“My story is not unlike any other Black girl climbing the professional ranks”

Female smiling with pink sweater and reddish curly hair with hands folded on a table outside

From conception, the world put its own restrictions on me. During my mother’s pregnancy, the doctor announced that I was to be born with cleft foot, and mental disabilities. My mother chose not to believe in that report but to have faith for the best. She invested so much in this that she named me Imani:

Imani /e•mon•e/ (noun) Kiswahili origin 1. Faith.

Anytime I’ve faced adversity in my life my mother always reminds me to have faith. I learned very quickly that the standards of the world were not built for me. If I wanted something, I had to work 10 times harder for it. Doing whatever was in my power to make my dreams obtainable.
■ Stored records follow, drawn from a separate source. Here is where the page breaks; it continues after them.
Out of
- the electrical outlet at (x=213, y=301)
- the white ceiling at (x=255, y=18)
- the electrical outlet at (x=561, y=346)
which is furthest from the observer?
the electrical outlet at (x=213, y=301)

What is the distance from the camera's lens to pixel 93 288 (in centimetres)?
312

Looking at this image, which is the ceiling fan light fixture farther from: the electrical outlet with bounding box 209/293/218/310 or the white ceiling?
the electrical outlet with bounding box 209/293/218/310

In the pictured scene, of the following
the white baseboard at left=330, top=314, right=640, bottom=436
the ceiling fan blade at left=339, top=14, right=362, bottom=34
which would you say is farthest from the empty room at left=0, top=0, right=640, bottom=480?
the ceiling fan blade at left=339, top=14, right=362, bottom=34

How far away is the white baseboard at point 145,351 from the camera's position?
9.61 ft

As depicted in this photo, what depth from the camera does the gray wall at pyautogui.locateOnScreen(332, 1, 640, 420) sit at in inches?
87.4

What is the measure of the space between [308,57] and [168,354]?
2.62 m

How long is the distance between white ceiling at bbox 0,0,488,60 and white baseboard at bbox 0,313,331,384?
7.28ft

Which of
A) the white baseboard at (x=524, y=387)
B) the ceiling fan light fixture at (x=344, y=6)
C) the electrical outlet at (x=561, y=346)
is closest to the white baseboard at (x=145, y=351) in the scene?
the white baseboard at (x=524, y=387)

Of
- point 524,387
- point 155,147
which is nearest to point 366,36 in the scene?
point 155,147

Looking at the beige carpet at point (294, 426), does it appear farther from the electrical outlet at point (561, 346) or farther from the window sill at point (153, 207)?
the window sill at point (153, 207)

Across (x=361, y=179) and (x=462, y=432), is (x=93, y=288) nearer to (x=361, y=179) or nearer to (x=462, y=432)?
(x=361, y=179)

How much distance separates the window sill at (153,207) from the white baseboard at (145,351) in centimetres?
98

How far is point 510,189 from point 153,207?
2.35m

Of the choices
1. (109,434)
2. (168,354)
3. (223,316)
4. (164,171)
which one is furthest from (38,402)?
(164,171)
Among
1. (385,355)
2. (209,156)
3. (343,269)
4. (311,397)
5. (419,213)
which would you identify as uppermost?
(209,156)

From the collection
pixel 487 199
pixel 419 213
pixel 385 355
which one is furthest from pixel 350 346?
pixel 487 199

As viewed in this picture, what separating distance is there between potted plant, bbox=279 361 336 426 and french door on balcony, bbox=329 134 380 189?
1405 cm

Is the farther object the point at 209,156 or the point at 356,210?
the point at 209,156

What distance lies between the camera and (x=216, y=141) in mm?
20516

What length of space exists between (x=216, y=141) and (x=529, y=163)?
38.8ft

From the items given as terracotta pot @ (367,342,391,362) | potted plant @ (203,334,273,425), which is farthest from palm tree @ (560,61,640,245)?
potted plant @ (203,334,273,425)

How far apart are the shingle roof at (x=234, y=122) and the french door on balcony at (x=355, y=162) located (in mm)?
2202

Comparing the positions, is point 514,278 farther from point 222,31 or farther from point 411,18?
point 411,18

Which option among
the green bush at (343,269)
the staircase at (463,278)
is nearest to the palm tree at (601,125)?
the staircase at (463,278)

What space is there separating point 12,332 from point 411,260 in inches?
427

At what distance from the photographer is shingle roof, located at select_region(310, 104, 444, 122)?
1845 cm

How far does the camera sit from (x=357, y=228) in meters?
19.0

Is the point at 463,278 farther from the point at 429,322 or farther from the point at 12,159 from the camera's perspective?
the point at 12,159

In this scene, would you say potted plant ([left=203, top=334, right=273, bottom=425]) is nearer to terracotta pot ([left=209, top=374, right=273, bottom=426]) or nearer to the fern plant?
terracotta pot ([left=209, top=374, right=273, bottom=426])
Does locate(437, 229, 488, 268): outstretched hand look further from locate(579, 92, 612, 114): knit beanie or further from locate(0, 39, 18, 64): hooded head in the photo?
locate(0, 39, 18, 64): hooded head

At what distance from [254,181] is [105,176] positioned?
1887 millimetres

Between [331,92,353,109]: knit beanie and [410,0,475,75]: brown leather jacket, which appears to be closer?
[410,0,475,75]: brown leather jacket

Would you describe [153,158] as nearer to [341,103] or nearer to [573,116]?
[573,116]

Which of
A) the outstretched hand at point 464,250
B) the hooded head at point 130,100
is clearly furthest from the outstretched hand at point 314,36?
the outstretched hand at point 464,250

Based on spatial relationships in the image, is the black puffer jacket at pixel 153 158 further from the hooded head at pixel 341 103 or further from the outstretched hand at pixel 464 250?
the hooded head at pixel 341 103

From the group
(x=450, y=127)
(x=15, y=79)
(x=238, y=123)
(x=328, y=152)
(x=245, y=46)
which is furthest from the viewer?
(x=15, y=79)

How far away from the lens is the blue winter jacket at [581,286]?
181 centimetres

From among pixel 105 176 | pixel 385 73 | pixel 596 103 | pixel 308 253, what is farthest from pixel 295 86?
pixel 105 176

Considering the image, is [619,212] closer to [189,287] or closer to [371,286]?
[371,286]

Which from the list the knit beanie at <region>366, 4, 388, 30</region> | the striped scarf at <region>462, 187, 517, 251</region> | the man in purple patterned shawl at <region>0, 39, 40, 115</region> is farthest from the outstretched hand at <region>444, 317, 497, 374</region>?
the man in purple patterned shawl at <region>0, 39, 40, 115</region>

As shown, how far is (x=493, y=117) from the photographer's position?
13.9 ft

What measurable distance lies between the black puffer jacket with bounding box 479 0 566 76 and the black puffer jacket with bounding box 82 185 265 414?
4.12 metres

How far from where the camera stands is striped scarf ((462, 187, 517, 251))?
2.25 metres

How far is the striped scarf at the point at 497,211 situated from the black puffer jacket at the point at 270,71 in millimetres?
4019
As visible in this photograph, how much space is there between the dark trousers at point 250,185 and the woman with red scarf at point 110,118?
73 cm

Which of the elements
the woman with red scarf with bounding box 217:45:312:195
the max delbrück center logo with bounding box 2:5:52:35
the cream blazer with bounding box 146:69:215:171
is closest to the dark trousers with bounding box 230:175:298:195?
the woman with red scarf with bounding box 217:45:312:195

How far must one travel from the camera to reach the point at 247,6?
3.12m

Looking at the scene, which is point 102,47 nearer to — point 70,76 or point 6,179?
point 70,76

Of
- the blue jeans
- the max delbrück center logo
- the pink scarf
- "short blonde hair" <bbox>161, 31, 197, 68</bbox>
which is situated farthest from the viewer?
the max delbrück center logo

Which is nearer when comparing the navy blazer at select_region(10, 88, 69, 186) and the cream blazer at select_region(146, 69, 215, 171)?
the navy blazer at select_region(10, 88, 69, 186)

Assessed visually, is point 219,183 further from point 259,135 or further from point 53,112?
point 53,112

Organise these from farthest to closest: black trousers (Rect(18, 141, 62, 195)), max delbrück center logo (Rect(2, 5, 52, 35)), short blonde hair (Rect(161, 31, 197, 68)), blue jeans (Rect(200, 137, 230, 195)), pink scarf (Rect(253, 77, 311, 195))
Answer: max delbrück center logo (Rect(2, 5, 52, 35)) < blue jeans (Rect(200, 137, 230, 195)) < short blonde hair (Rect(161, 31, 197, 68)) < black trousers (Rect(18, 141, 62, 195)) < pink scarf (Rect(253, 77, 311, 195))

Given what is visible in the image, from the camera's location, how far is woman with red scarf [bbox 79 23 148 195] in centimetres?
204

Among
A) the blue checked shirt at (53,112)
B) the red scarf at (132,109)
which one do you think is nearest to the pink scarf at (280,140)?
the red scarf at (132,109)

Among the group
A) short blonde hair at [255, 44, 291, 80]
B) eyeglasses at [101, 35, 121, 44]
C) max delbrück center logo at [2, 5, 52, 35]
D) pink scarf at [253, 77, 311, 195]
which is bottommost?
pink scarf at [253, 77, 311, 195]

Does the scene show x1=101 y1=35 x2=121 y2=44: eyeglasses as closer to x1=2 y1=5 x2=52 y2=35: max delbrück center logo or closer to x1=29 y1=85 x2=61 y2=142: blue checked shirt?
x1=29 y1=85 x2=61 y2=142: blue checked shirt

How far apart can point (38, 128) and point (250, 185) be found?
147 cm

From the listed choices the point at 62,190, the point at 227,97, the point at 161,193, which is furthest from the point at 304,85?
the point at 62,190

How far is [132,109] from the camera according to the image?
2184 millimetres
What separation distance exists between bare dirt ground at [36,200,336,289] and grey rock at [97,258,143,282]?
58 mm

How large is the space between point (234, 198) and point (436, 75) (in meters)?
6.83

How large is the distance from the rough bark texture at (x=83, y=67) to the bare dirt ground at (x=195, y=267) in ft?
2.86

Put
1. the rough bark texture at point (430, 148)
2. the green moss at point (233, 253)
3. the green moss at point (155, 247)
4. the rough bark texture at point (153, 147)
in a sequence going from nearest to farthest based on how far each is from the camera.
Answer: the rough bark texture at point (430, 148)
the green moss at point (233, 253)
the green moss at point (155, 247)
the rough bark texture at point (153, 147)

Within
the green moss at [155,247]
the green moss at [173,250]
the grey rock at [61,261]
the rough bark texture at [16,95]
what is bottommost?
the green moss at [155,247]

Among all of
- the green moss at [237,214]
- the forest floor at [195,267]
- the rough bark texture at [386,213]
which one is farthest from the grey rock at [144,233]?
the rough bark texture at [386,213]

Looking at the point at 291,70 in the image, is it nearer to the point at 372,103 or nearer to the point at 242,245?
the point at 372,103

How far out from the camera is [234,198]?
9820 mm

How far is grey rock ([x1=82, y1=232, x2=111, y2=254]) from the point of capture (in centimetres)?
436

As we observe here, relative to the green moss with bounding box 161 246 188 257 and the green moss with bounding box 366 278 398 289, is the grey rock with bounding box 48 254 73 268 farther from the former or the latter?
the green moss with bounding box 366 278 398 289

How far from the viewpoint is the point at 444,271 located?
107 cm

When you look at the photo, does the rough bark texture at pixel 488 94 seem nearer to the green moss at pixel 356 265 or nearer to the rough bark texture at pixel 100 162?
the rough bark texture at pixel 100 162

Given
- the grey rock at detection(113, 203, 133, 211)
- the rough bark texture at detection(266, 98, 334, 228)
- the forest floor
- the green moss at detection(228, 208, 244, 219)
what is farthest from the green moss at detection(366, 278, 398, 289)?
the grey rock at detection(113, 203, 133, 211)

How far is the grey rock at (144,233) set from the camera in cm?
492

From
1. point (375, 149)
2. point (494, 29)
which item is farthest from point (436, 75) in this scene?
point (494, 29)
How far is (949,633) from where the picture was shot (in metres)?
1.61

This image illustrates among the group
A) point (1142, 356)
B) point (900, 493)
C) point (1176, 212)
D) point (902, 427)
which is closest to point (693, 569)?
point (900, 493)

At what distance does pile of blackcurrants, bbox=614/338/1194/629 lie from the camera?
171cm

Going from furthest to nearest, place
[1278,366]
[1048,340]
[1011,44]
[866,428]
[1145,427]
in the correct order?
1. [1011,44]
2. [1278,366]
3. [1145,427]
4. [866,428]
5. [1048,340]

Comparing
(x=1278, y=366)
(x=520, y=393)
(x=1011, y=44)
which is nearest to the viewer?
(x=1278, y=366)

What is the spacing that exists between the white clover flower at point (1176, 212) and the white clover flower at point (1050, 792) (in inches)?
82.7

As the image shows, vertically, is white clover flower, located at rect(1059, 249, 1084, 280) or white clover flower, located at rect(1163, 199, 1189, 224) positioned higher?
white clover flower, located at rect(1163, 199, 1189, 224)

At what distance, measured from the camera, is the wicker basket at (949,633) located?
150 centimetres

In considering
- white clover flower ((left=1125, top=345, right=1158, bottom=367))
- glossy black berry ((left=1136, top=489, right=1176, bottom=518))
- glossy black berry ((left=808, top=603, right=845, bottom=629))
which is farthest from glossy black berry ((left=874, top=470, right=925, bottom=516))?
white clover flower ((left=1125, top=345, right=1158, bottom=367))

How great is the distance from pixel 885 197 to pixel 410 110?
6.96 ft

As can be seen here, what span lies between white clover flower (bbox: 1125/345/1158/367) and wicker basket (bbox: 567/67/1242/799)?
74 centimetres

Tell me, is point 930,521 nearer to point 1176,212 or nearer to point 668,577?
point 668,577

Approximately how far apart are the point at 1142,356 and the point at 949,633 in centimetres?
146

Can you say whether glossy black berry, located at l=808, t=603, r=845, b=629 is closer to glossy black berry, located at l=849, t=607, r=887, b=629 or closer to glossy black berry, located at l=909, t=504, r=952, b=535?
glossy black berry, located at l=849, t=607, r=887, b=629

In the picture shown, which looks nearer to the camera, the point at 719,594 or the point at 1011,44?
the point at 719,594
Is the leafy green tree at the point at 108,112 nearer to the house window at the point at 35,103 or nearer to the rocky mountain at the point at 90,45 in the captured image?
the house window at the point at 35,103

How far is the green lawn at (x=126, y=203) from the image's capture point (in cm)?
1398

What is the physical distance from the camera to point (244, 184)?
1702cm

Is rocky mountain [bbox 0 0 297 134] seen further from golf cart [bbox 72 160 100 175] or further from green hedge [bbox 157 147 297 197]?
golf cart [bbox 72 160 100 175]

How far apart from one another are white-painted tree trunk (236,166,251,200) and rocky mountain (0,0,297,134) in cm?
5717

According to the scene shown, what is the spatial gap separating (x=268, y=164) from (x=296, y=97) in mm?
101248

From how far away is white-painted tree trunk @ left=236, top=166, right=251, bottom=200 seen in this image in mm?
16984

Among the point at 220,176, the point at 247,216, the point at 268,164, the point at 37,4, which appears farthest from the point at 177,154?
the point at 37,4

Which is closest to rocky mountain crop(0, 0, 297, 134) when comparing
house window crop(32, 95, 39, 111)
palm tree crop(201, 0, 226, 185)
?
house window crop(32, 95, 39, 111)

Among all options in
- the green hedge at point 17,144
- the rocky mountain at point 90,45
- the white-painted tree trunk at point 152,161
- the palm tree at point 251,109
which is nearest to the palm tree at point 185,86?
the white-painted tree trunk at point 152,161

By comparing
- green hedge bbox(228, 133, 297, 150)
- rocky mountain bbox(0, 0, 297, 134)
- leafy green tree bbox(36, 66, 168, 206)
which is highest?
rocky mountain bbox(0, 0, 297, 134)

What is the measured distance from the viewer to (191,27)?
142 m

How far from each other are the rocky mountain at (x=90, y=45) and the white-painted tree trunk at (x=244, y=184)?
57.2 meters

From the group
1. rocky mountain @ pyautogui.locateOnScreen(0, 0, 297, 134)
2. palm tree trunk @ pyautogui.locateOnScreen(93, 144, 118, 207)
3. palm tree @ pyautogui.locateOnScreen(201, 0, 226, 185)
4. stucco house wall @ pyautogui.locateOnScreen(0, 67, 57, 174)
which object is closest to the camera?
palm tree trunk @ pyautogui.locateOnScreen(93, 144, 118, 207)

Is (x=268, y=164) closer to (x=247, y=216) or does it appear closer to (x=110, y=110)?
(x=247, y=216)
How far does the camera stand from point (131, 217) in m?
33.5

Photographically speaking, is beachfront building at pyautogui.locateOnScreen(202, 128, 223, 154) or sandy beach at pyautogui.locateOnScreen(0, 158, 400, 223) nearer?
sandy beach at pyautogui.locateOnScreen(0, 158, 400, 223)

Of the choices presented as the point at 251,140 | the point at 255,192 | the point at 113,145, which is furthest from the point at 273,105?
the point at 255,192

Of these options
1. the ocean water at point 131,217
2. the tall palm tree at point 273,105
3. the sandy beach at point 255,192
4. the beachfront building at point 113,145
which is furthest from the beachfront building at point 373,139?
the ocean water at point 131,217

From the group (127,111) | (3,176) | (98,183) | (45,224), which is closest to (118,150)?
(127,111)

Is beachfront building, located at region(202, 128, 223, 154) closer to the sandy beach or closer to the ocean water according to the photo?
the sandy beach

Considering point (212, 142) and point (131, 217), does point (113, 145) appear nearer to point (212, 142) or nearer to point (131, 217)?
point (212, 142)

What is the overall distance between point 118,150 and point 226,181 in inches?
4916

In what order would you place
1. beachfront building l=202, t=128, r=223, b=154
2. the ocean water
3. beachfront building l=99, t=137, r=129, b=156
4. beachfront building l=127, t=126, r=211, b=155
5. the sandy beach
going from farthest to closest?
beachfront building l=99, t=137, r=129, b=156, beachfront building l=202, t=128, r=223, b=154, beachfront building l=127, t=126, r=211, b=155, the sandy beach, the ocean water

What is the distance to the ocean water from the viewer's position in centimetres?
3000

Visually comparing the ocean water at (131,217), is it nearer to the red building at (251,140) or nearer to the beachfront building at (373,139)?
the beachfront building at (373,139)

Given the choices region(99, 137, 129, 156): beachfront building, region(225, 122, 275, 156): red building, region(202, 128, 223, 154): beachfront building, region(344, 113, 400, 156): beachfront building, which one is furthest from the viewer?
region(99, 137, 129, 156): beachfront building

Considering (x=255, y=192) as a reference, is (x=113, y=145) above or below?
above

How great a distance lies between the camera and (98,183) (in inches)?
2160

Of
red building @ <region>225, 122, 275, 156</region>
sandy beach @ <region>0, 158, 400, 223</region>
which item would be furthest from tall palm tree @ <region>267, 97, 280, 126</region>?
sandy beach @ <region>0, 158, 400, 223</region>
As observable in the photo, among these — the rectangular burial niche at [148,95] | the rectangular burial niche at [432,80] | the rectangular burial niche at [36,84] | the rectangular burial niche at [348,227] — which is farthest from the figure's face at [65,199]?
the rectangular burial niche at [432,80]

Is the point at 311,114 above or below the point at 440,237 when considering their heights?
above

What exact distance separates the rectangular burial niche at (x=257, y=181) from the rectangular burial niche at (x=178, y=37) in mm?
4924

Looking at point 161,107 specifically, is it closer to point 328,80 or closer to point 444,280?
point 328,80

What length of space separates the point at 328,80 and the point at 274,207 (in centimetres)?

My life and Brandcenter has continued to be a test of that faith. This program is not easy and I often describe it to others as being in the ring with heavyweight boxing champion Muhammed Ali. I’ve been knocked out a few times, but one thing is for sure: I kept my faith and didn’t give up. My story is not unlike any other Black girl climbing the professional ranks of an industry. We balance being Black (but not too Black), trying to speak for up for the unheard, gradually breaking stereotypes and doing so with grace and dignity. I’ve fortunately been blessed to always have a support system along the way.

Part of my journey has always been to make sure the next generation of Black girls feels heard and doesn’t have it as hard as me. Combine this with a village of like-minded classmates and thus BC Collective was born. We saw a need to establish a community where students felt safe to have tough conversations to shape the culture and future of advertising. The industry has acknowledged its flaws, and it was time for us as students to be able to bridge the gap and become advocates for those who aren’t represented. Monthly cultural convos, community service, and a week of cultural activities do not solve everything, but they are a start. With this as my legacy, I have faith that our industry will begin to look more like the people we represent, and other Black girls will believe all their dreams are obtainable.